The statewide Parent Mentor Program, which is administered locally by the Decatur Family YMCA, has established two pilot sites in Decatur — French Academy and South Shores School. With the help of parent liaisons at the buildings, Jacqui Hupp, youth development director at the Decatur Family YMCA, and JoDee Crocker, a French Academy parent, recruited parents to agree to come to the school two hours daily to work with the children directly and assist teachers.

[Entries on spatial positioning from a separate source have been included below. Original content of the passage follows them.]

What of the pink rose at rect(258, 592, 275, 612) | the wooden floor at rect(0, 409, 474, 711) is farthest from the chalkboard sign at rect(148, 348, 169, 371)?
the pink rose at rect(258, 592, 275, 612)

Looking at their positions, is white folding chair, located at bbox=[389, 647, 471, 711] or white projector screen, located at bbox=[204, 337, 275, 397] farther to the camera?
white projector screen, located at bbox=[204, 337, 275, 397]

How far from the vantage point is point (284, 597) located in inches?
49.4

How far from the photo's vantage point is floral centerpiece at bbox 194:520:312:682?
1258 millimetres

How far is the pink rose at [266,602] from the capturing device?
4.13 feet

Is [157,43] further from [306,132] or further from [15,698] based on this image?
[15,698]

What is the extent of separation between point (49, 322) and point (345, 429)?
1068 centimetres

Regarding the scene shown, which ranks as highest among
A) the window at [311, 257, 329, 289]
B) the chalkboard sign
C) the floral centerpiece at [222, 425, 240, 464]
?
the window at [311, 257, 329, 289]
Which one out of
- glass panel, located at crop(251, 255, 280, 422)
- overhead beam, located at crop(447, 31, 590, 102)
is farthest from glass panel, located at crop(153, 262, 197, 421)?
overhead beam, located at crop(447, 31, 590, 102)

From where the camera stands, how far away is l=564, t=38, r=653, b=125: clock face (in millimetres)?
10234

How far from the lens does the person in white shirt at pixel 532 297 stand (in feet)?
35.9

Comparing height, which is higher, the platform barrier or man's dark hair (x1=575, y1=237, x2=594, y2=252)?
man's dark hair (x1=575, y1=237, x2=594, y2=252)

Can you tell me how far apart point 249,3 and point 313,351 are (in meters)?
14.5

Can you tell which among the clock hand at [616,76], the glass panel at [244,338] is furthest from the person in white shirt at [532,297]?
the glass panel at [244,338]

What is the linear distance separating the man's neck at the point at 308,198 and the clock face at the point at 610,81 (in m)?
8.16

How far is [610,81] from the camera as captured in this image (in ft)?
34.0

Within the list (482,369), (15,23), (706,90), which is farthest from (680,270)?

The program began in Chicago in 1995 and has grown to 650 classrooms, including Decatur, which is the first community its size to participate. East St. Louis has a similar program, but no other downstate districts, as yet, have been enrolled. If Decatur’s grant is renewed for next year, the program could expand to other schools. The state Legislature allocated $2 million for the program in 2018 through the Illinois State Board of Education.

“The parents are actually working with the teachers on the lessons, hands-on,” Hupp said. “They’re not stapling papers or running back and forth to the bathroom. They’re doing the work and engaging with the kids.”

If the parents complete the training they undergo prior to the program plus 100 hours in the classroom with children, they will receive a $500 stipend. The parents must have a child at the school where they work, but they cannot be in their own child’s classroom.

The process to be accepted is stringent. Parents must pass a tuberculosis test, provide proof of income and a photo identification, participate in all the training sessions — which include weekly workshops in addition to the initial training — and sign an agreement that they will fulfill all the requirements of the program.

“It’s bridging the gap between school and home,” Crocker said. “The teachers understand where the parents are coming from, and the parents understand the school better.”

She said some parents are intimidated about coming to the school for parent-teacher meetings or to volunteer, and the parent mentor program is one way to help them feel comfortable, which is good for their kids, too.

Franklin said her son loves having her in the building, and when he sees her in the hallway, he has to tell her everything he’s been doing all day.

The Crockers have three children at French — Noah, in sixth grade; Kallissa in fourth; and Malachi, a kindergartner. Not only does Crocker help run the program, her husband, Jonathan, is one of the parent mentors.

“I just enjoy being able to help the kids and see them grow and change,” Jonathan Crocker said. “(My role) is to assist the kids with the learning process, do some one-on-one with them so I can help them. We’ll go outside (the classroom) and go through so they’re working one-on-one and not in the big group.”

He said he learned in the training how to ask leading questions to help the child grasp concepts without giving the child the answers. The point is to help children learn to find the answers themselves.

Hupp visits Chicago regularly, where the program started, to get further training, and the more she learns, the more impressed with it she is, she said.

“Of course, it’s all about funding, too,” she said. “They told us to talk to our legislators if we want to expand this beyond the two schools (in Decatur).”